Afora estudos isolados, como os do economista André Lara Resende, os cânones da macroeconomia brasileira tratam de um tempo em que as emissões do Banco Central pagavam gasto corrente, inflação era mal endêmico e a crônica escassez de dólares provocava duas a três moratórias externas a cada geração. Livramo-nos destes males. Mas desaprendemos como se faz crescimento e poucos empresários, receosos das políticas públicas, aceitam correr riscos.
Indústria volta ao foco
Nestes 40 anos de crescimento estagnado, levando-nos a rifar o que só países ricos possuíam, uma manufatura sofisticada, inclusive com centros de pesquisa e desenvolvimento, regredimos à dependência dos setores extrativistas (agro e mineração). A indústria se tornou só montadoras, estágio inferior ao das maquiladoras do México, já que incapazes por si e pelos custos locais a sequer conseguir exportar.
Trata-se de um vício imposto pelo jugo dominante da estabilidade macroeconômica, associado a programas de ajuste fiscal, ao fim do qual crescimento e empregos voltariam. O crescimento se torna uma consequência e não parte dos programas de ajuste do setor público. Que, focados em gasto, perpetuam uma governança disfuncional e sem futuro, pois analógica num mundo digital, além de sem propósito.
É isso o que o modelo asiático de crescimento sempre evitou, dando missão às burocracias e priorizando políticas do estilo New Deal do pós-guerra, do qual Biden é entusiasta. Levou para o Salão Oval, na Casa Branca, uma foto do presidente Franklin Roosevelt, patrono das estratégias de parcerias público privadas e de bem-estar social.
Um rumo para a política
Agora, pare e reflita: o que você vê e escuta vindo de Brasília e mesmo dos governos locais que tenham o progresso material e social como foco? Políticas como do Bolsa Família e do auxílio emergencial são remendos para tentar amenizar uma explosão social pela falta de empregos e de educação habilitante para a empregabilidade em massa.
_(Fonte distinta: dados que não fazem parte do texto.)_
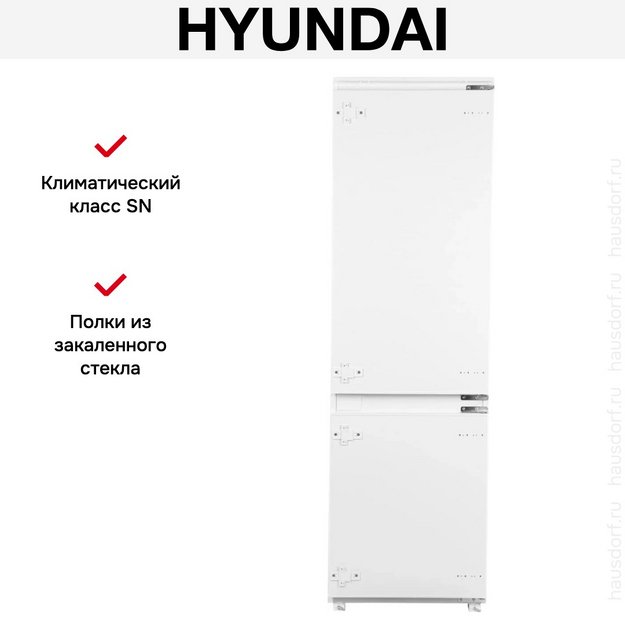 Встраиваемый холодильник Hyundai CC4033FV в Тюмени (preview 34)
Na verdade, não fosse a classificação de prestador de serviço tipo motorista de Uber e encanador como microempresário individual e os autônomos, públicos que foram alvo do auxílio emergencial pensado para os trabalhadores informais, e a taxa de desemprego, em vez de 14% da população na força de trabalho, seria da ordem de 25%.
Essa é a realidade que deve nos incomodar, fazendo o crescimento parte decisiva das estratégias fiscais, por sua vez mais voltadas para a reforma do Estado e sua gestão que para cortar e implodir. Temas assim deveriam mobilizar os parlamentares mais que a agenda sem futuro das PECs emergenciais e a retórica abjeta dos radicais.
Empresários inovadores
Como ensina a consultoria McKinsey, saber como efetuar mudanças é tão importante quanto saber o que mudar. Ignoramos ambas as coisas. Para mudar neste tempo em que algoritmos e inteligência artificial valem mais do que o petróleo no século XX, são essenciais times de cientistas de computação, matemáticos e engenheiros atuando junto a economistas e sociólogos, liderados por políticos no setor público e por empreendedores na área empresarial, buscando soluções inovadoras.
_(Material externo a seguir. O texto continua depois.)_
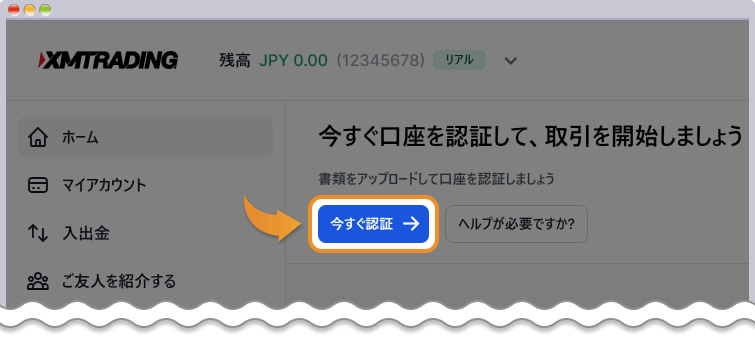 口座の有効化ボタンをクリックする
Inovador, por exemplo, é pensar em empregos e não só em bolsas de auxílio como fundamento da transformação social e da viabilização do que temos apenas em potencial: um dos cinco maiores mercados de massa do mundo. O industrial Josué Gomes da Silva, da Coteminas e próximo presidente da Fiesp, vem estudando o assunto. Também é novo empresários como Horácio Piva, Pedro Passos e Pedro Wongtschowski publicarem um bem fundamentado e oportuno artigo como alerta para o Brasil cuidar melhor da formação profissional dos nossos jovens.
Esse é o Brasil que interessa e certamente a sociedade aspira. O resto só gera ruído e arruína as esperanças de um país melhor.